On August 9, 2005, Chancellor William B. Chandler III of the Delaware Chancery Court issued his widely anticipated ruling in The Walt Disney Company Derivative Litigation. The Chancellor found that Disney Chief Executive Michael D. Eisner and other current and former board members “did not breach their fiduciary duties or commit waste” and entered judgment in favor of Mr. Eisner and the other defendants on all counts.

Plaintiffs had brought the derivative law suit in 1997, charging that the defendant directors had breached their fiduciary duties and committed corporate waste in connection with the 1995 hiring and then the 1996 termination of Michael Ovitz as president of Disney. Plaintiffs argued that Disney should not have paid Ovitz $140 million in termination benefits when Ovitz was terminated 14 months after his hiring, contending that Ovitz should have been fired with cause. They sought to recover from the director defendants $262 million (including interest).

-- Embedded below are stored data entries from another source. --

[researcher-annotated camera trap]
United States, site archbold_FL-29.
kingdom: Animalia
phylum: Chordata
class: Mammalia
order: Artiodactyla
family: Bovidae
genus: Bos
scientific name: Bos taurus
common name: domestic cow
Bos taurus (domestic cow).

In his 174-page opinion, Chancellor Chandler laid out in close detail the sequence of events leading to both the hiring and termination of Ovitz. Based on his review of the lengthy trial record (which included almost five days of testimony from Mr. Eisner), the Court concluded that Mr. Eisner’s actions “were taken in good faith” and “with the subjective belief that those actions were in the best interests of the Company.” The Court observed that “[i]t is easy, of course, to fault a decision that ends in a failure, once hindsight makes the result of that decision plain to see,” [b]ut the essence of business is risk—the application of informed belief to contingencies whose outcomes can sometimes be predicted, but never known. “Because courts are ill equipped,” Chancellor Chandler stated, “to engage in post hac substantive review of business decisions,” Delaware law presumes that “in making a business decision the directors of a corporation acted on an informed basis,...and in the honest belief that the action taken was in the best interests of the company [and its stockholders].” This business judgment rule covered the conduct of Mr. Eisner, because plaintiffs failed to prove at trial that Mr. Eisner violated any of his fiduciary duties in connection with the hiring or termination of Ovitz.

Chancellor Chandler also dismissed plaintiffs’ claim for waste. He found that Mr. “Eisner believed that Ovitz would be an excellent addition to the Company throughout 1995” and that “Ovitz could not have been fired for cause” under his employment agreement.

Kramer Levin was lead trial counsel for Mr. Eisner. Gary P. Naftalis (Co-Chairman of our Firm and Chair of our Litigation Department), headed our trial team, assisted by  Michael S. Oberman, Paul Schoeman and Shoshana Menu. Mr. Naftalis stated that “Mr. Eisner is very pleased that the Court, after hearing all the testimony and seeing the witnesses, has found that he and the other directors properly carried out their fiduciary duties to the shareholders. We always believed that there was no basis for this case.”